Now if they had made it round like a wheel. Then the spokes: sports, sports, sports.
I’ve been there. A thousand years ago, my wife, the beautiful Judy Licht, and I traveled 3,000 miles with our daughter Jessie, then a three-year-old, to Disneyland to see “Mickey.”
We were less than 20 feet inside the Disney property when three characters, one dressed like Pluto, along with one dyspeptic-looking and another dopey-looking dwarf, rushed up and hugged my daughter. She started to hysterically scream, thinking she was being attacked by a nine-foot-tall dog and two four-foot dwarfs with giant heads. She didn’t stop crying for hours. The only character who calmed her down was an attractive young blond woman in a pink dress who was billed as Cinderella. It was quite a sight – there was Cinderella kneeling down so that she was eye level with about eight little kids who were gazing at her in awe.
There were the children’s mothers, misty-eyed at their kids’ sense of innocence and wonder. There were the kids’ fathers, standing on their toes to better look down the front of Cinderella’s dress. Forget men are from Mars, women are from Venus; this, I thought, is the difference between men and women. I remember feeling like a low-life standing there, with the other fathers, on our toes trying to get a look at Cinderella’s cleavage. I don’t know about the other men, but I hated myself. For crying out loud, I was lusting after Cinderella! What was next for me, Snow White?
Of course my daughter was too young to go on any ride except something called the “Pink Teacup.” I had to ride with her over and over, spinning around until I almost threw up the corn dogs, frozen bananas and icky green drink that I had eaten because it was the stuff that passed as food in Disney World in those days.

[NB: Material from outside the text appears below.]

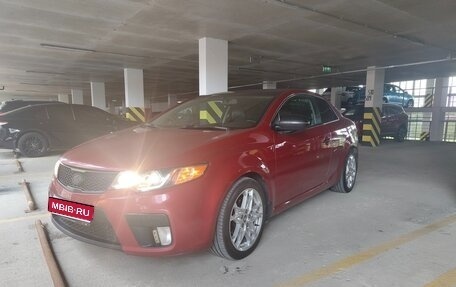 KIA Cerato III, 2011 год, 750 000 рублей, 1 фотография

Did I learn my lesson that trip? Of course not – a few years later, I carried my sleeping four-year-old son on my back for hours at Epcot Center in Florida. After a while, he felt like he weighed 200 pounds. This may give me a heart attack, I thought to myself. Then I started wondering if the EMS guys, who were going to have to paddle my heart back into rhythm, would arrive with paddles that had Disney characters painted on them.